**Your goal:**
Only the lines below between the ones containing "common name: blue wildebeest" and "Label granularity: sequence-level.", inclusive, are to be reproduced, each exactly as it stands.

[Stored data]
_ _ _ _ _
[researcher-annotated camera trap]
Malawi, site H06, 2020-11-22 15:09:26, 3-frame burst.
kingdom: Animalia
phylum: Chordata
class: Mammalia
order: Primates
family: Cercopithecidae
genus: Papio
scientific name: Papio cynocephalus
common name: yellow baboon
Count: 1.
_ _ _ _ _
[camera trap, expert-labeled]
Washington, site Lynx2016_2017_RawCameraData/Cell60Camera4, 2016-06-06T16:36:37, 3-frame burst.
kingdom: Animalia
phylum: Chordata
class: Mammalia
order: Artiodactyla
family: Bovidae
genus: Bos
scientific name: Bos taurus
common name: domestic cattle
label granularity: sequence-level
_ _ _ _ _
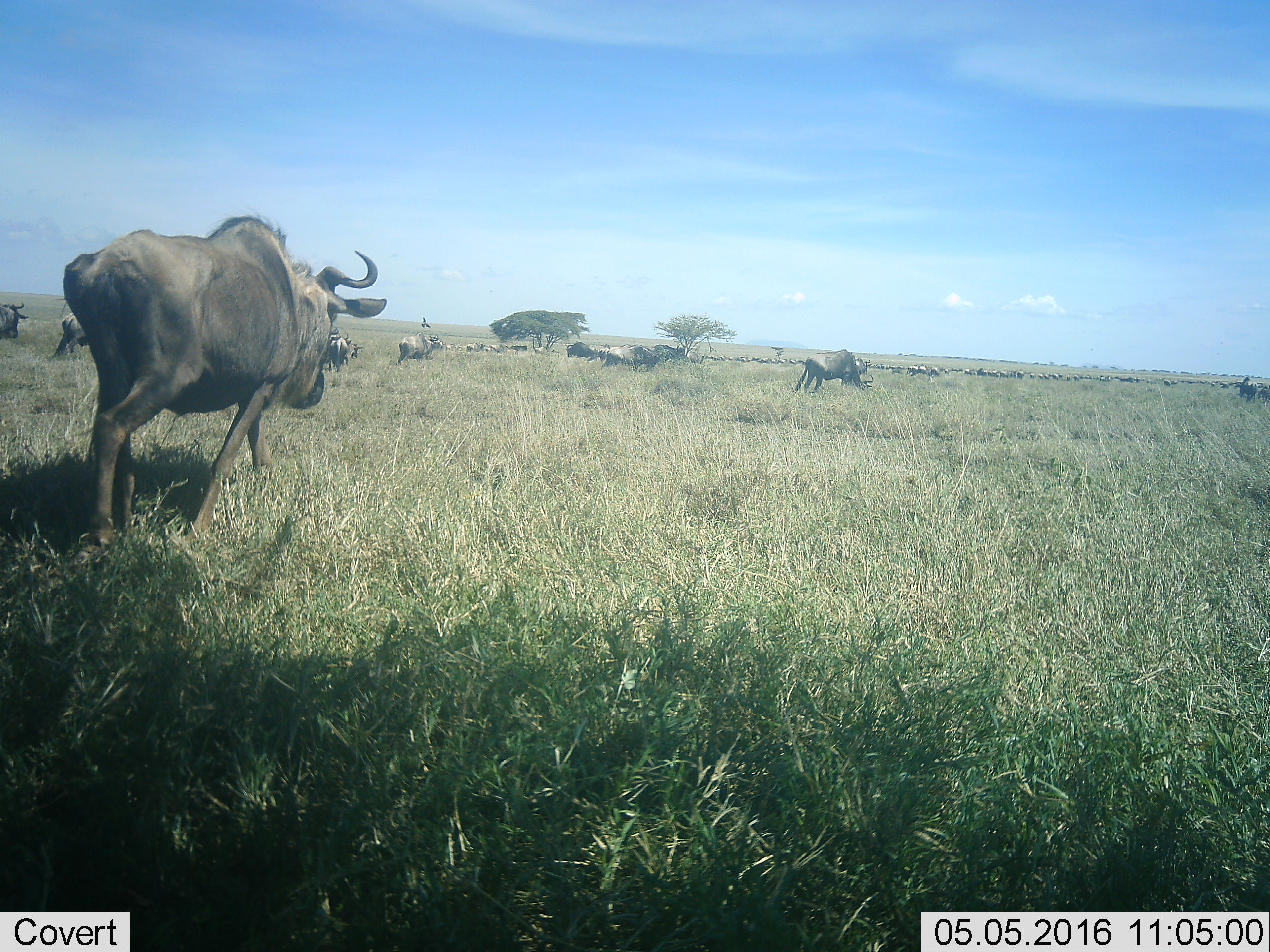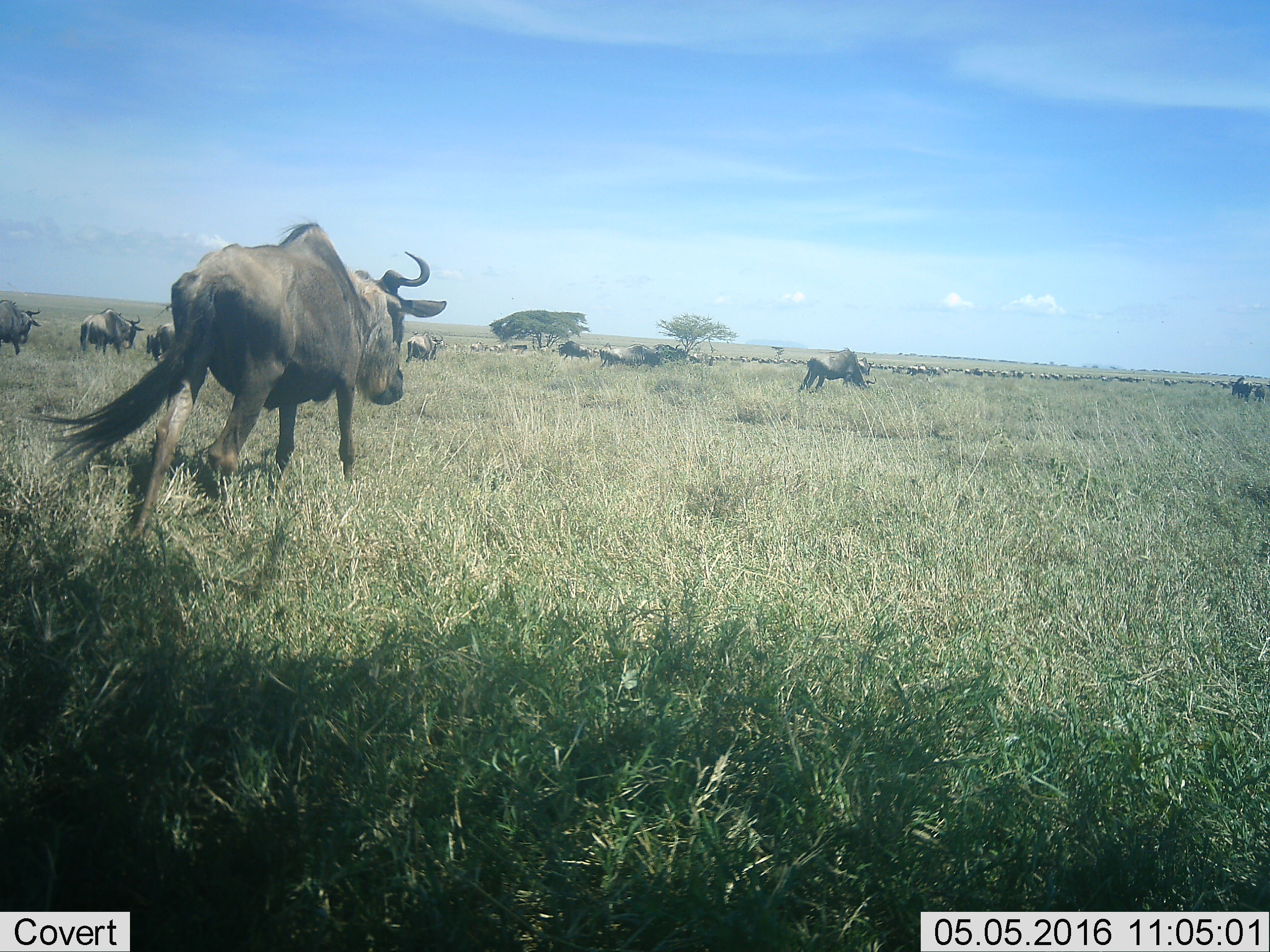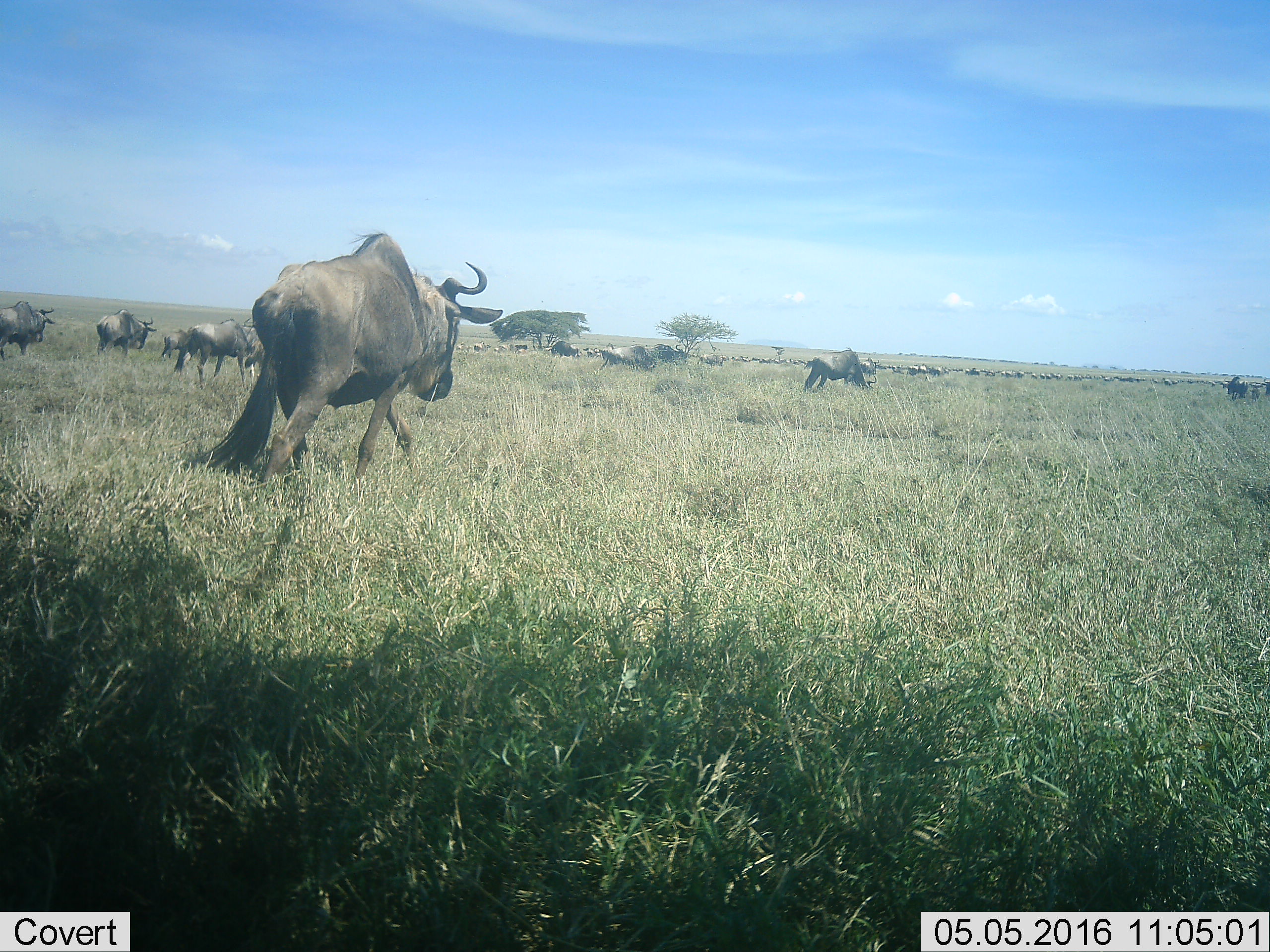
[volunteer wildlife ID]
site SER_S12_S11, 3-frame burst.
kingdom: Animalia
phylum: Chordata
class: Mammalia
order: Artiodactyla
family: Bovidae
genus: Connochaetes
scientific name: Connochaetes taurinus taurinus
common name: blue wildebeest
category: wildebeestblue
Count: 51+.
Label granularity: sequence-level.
_ _ _ _ _
**Response to the task:**
common name: blue wildebeest
category: wildebeestblue
Count: 51+.
Label granularity: sequence-level.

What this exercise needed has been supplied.